12/05/2020

Conclusions de l’avocat général SZPUNAR dans l’affaire C-61/19 (Orange România SA) devant la Cour de Justice de l’Union Européenne

Le 4 mars 2020, l’avocat général SZPUNAR près de la Cour de Justice de l’Union européenne (CJUE) a rendu ses conclusions relatives aux questions préjudicielles posées par Tribunalul Bucureşti (tribunal de grande instance de Bucarest) concernant les conditions requises pour une manifestation de volonté spécifique, informée et librement exprimée.

Pour comprendre ces conclusions, il est essentiel de se rattacher aux faits de l’affaire en cause.

Le 28 mars 2018, l’autorité roumaine de protection des données a prononcé une sanction administrative à l’encontre d’Orange România pour avoir collecté et conservé des copies de documents d’identité de ses clients sans leur consentement.

En l’espèce, Orange România a conclu par écrit des contrats de fourniture de services de télécommunications mobiles avec des personnes physiques dans des locaux commerciaux. Les copies des documents d’identité des personnes concernées étaient annexées à ces contrats qui stipulaient que les clients avaient été informés et avaient donné leur consentement à la collecte et à la conservation de ces copies. L’insertion de croix dans des cases figurant dans les clauses contractuelles démontre leur consentement. Or, selon les constatations de l’Autorité nationale roumaine de protection des données, Orange România n’a pas apporté la preuve que, au moment de la conclusion des contrats, les clients concernés avaient pu exprimer un choix éclairé quant à la collecte et à la conservation des copies de leurs documents d’identité.

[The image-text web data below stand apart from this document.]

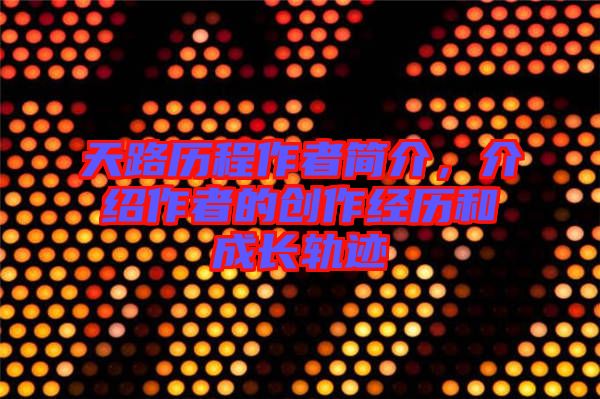 天路歷程作者簡(jiǎn)介，介紹作者的創(chuàng)作經(jīng)歷和成長(zhǎng)軌跡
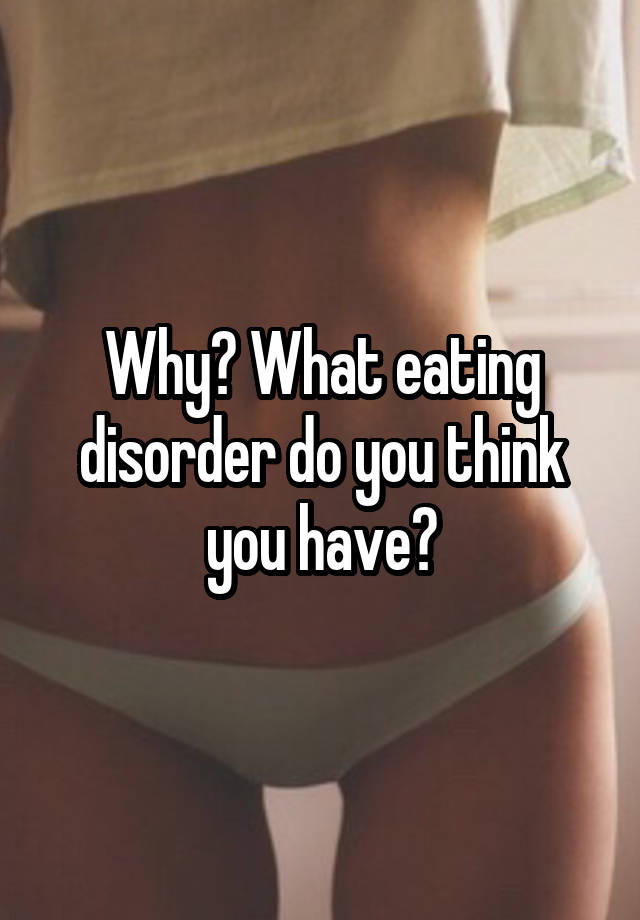 Why What Eating Disorder Do You Think You Have 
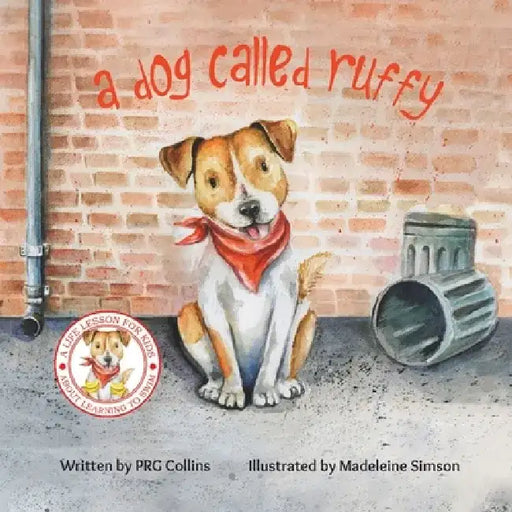 A Dog Called Ruffy by Prg Collins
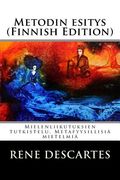 Metodin esitys (Finnish Edition): Mielenliikutuksien tutkistelu. Metafyysillisiä mietelmiä (en Finlandés)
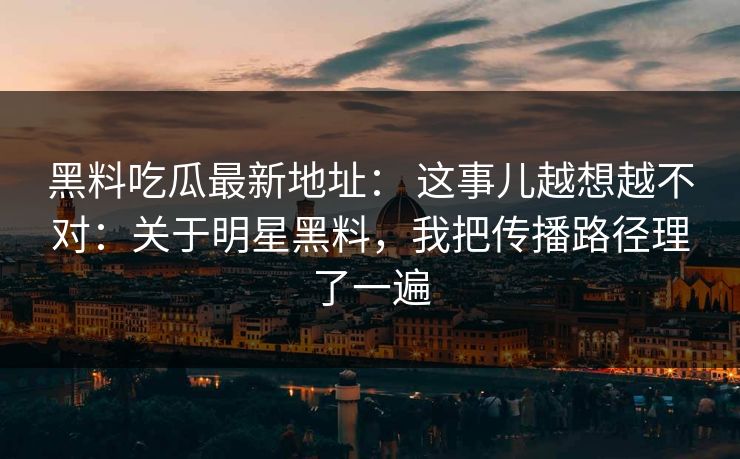 黑料吃瓜最新地址： 这事儿越想越不对：关于明星黑料，我把传播路径理了一遍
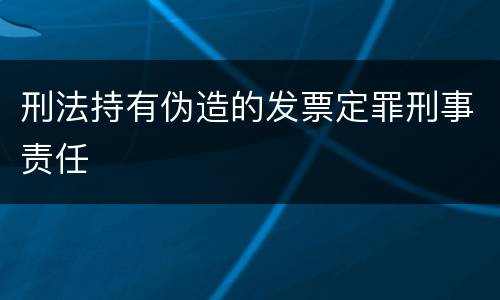刑法持有伪造的发票定罪刑事责任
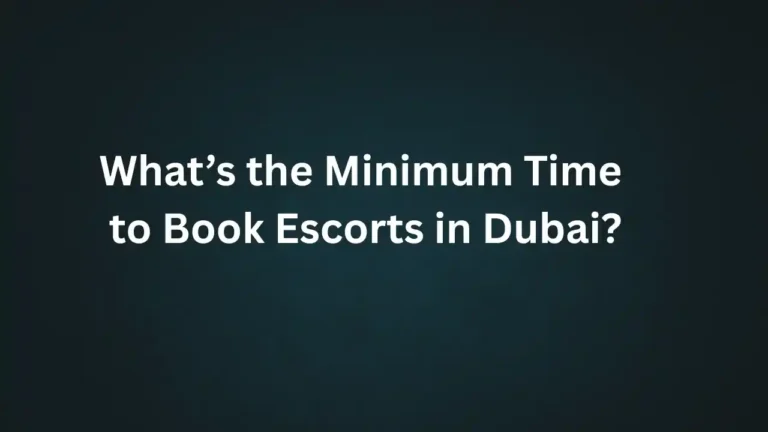 What’s the Minimum Time to Book Escorts in Dubai?
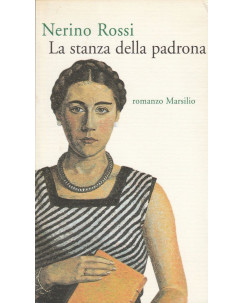 Nerino rossi: La stanza della padrona  ed.Marsilio  A69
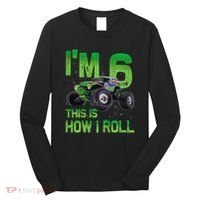 IM 6 This Is How I Roll Monster Truck 6th Birthday Long Sleeve Shirt thumb 0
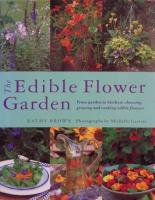 The Edible Flower Garden: From Garden to Kitchen: Choosing, Growing and Cooking Edible Flowers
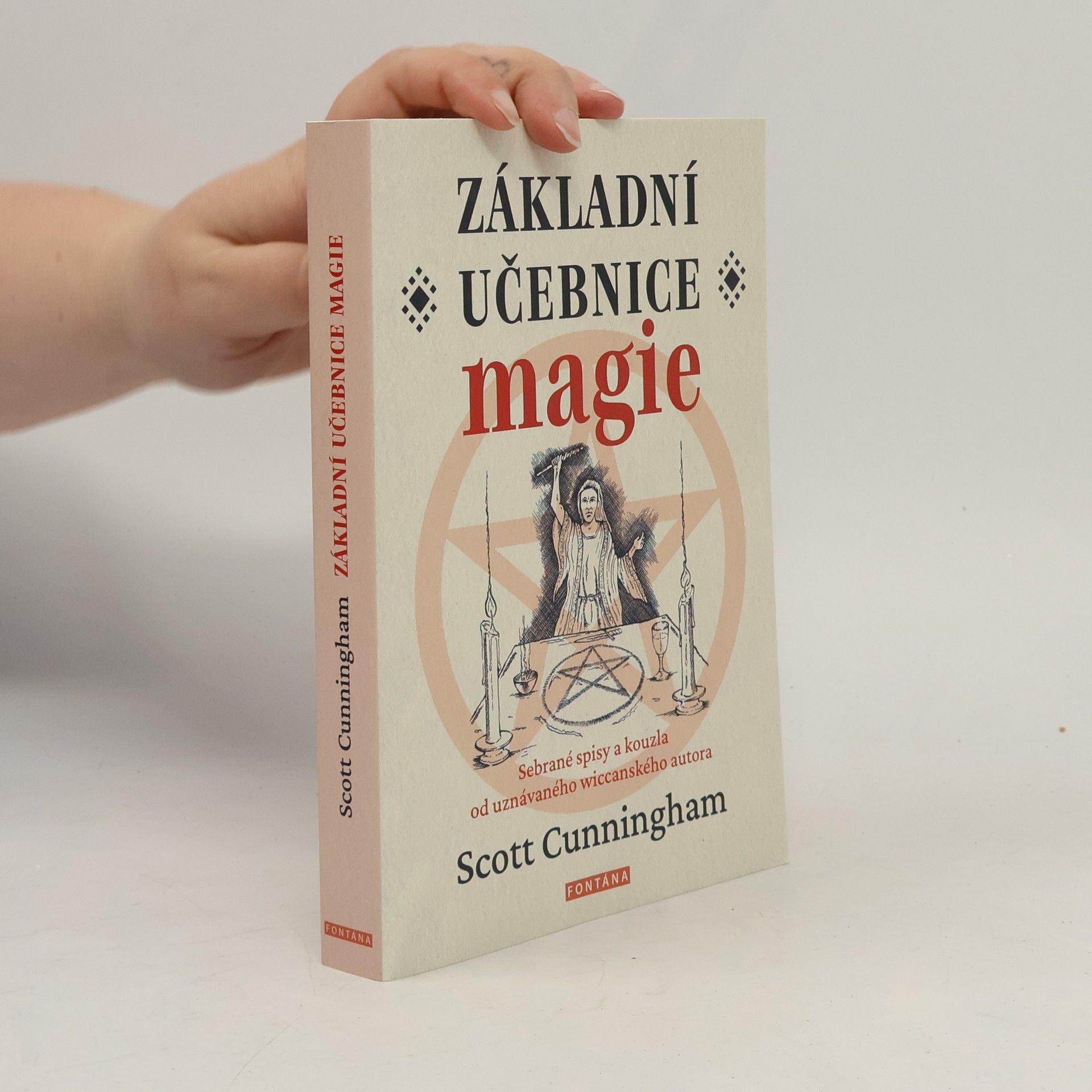 Scott Cunningham Základní učebnice magie: Sebrané spisy a kouzla od uznávaného wiccanského autora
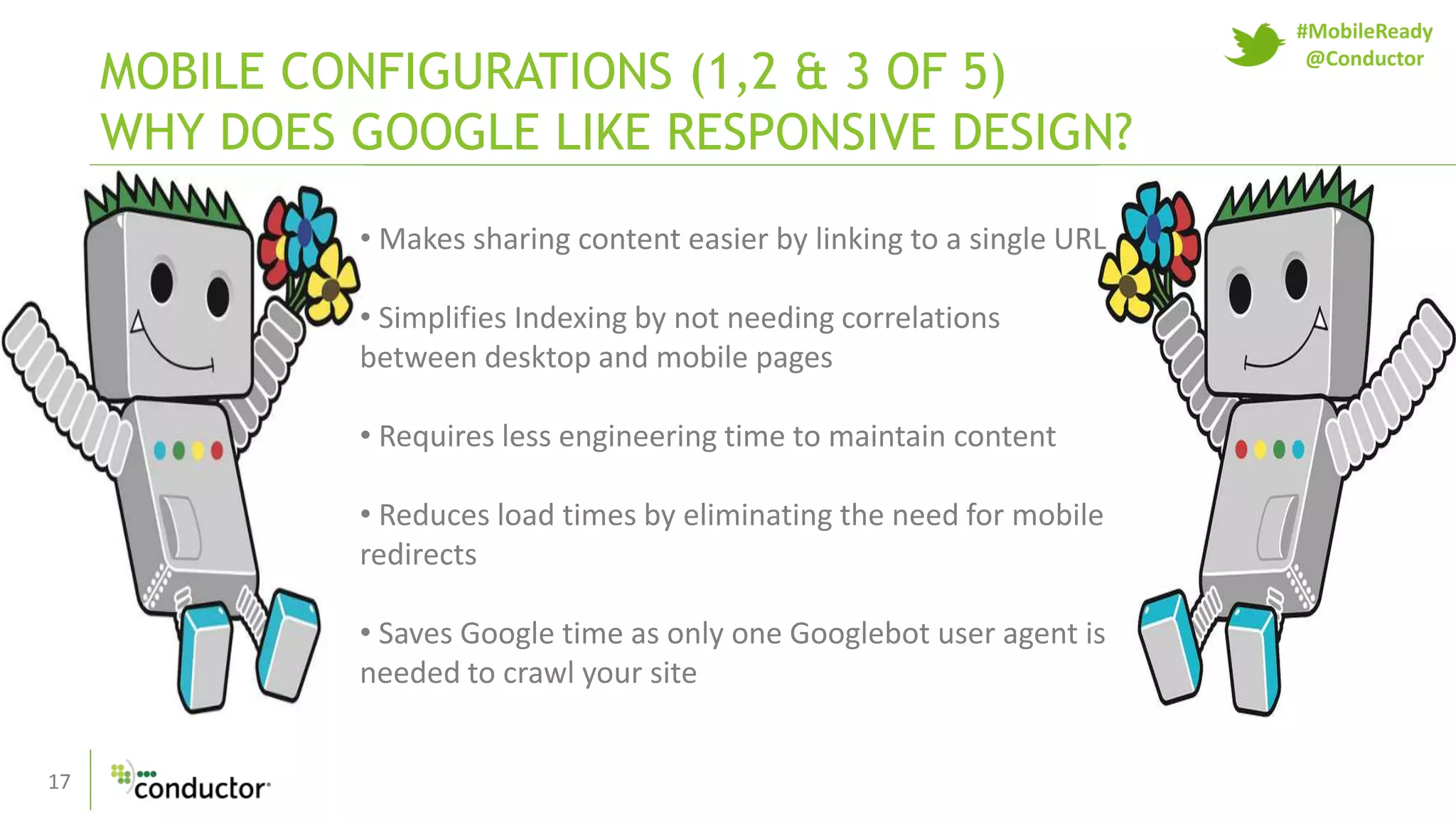 17
MOBILE CONFIGURATIONS (1,2 & 3 OF 5)
WHY DOES GOOGLE LIKE RESPONSIVE DESIGN?
• Makes sharing content easier by linking to a single URL
• Simplifies Indexing by not needing correlations
between desktop and mobile pages
• Requires less engineering time to maintain content
• Reduces load times by eliminating the need for mobile
redirects
• Saves Google time as only one Googlebot user agent is
needed to crawl your site
#MobileReady
@Conductor
 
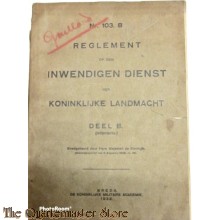 Voorschrift no 103 B Deel B Reglement op den inwendigen Dienst der Koninklijke Landmacht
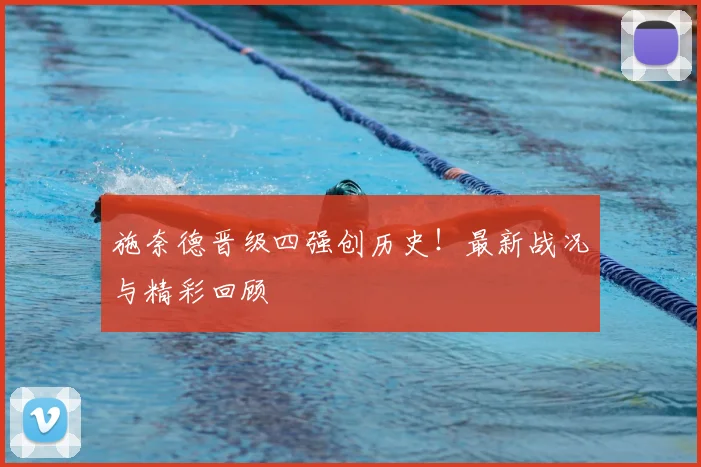 施奈德晋级四强创历史!最新战况与精彩回顾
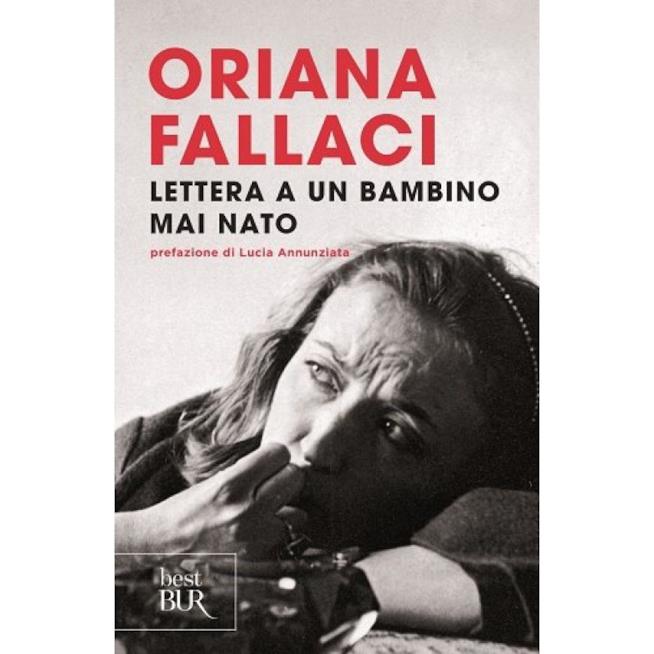 La copertina di Lettera a un bambino mai nato La copertina di Lettera a un bambino mai nato di BUR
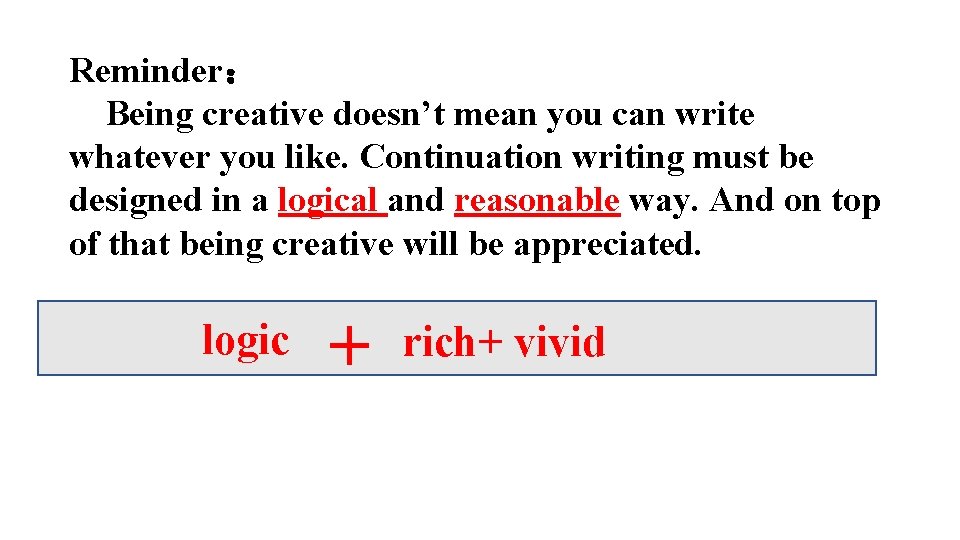 Reminder： Being creative doesn’t mean you can write whatever you like. Continuation writing must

Orange România a introduit un recours devant la juridiction de renvoi pour contester l’amende qui lui a été infligée.

C’est dans ces conditions que le Tribunal de grande instance de Bucarest a, par ordonnance du 14 novembre 2018, déféré les deux questions préjudicielles suivantes :

  • –  Au sens de l’article 2, sous h), de la [directive 95/46], quelles sont les conditions qui doivent être remplies pour que l’on puisse considérer qu’une manifestation de volonté est spécifique et informée ?
  • –  Au sens de l’article 2, sous h), de la [directive 95/46], quelles sont les conditions qui doivent être remplies pour que l’on puisse considérer qu’une manifestation de volonté est librement exprimée ?

Pour répondre à ces questions, la CJUE doit prendre en compte le Règlement Général sur la Protection des Données personnelles (RGPD).

Dans ces conclusions, l’avocat général a d’abord reformulé les questions posées, celles-ci étant trop larges. Ainsi, la juridiction roumaine cherche à savoir si la personne concernée qui entend nouer une relation contractuelle relative à la fourniture de services de télécommunications avec une entreprise donne à celle‑ci son consentement « spécifique et informé » et « librement exprimé » dès lors qu’elle doit indiquer, par écrit, dans un contrat par ailleurs standardisé, qu’elle refuse de consentir à la collecte et à la conservation de la copie de ses documents d’identité.

Ensuite l’avocat général rappelle que le consentement sous la forme d’une case cochée par défaut ne saurait impliquer un consentement actif de la part de la personne concernée et que la charge de la preuve du consentement de la personne concernée au traitement des données à caractère personnel incombe au responsable du traitement.

L’avocat général fini par conclure que les clients d’Orange România ne donnent pas leur consentement libre, spécifique et informé dans les circonstances décrites par la juridiction de renvoi car, en cas de refus de conservation d’une copie de ses documents d’identité, le client est placé dans une situation dans laquelle il s’écarte manifestement d’une procédure normale de conclusion du contrat et peut avoir le sentiment que son refus n’est pas conforme aux procédures habituelles. De plus, le consentement n’est pas éclairé car il n’est pas clairement indiqué au client que son refus à la collecte et à la conservation de la copie de sa carte d’identité ne rend pas impossible la conclusion du contrat.

Ainsi, la personne concernée qui entend entrer dans une relation contractuelle portant sur la fourniture de services de télécommunications avec une entreprise ne donne pas à celle‑ci son « consentement », c’est‑à‑dire qu’elle ne manifeste pas sa volonté « spécifique et informée » et « librement exprimée » au sens de la directive 95/46 et du RGPD dès lors qu’elle doit indiquer, par écrit, dans un contrat par ailleurs standardisé, qu’elle refuse de consentir à la collecte et à la conservation des copies de ses documents d’identité.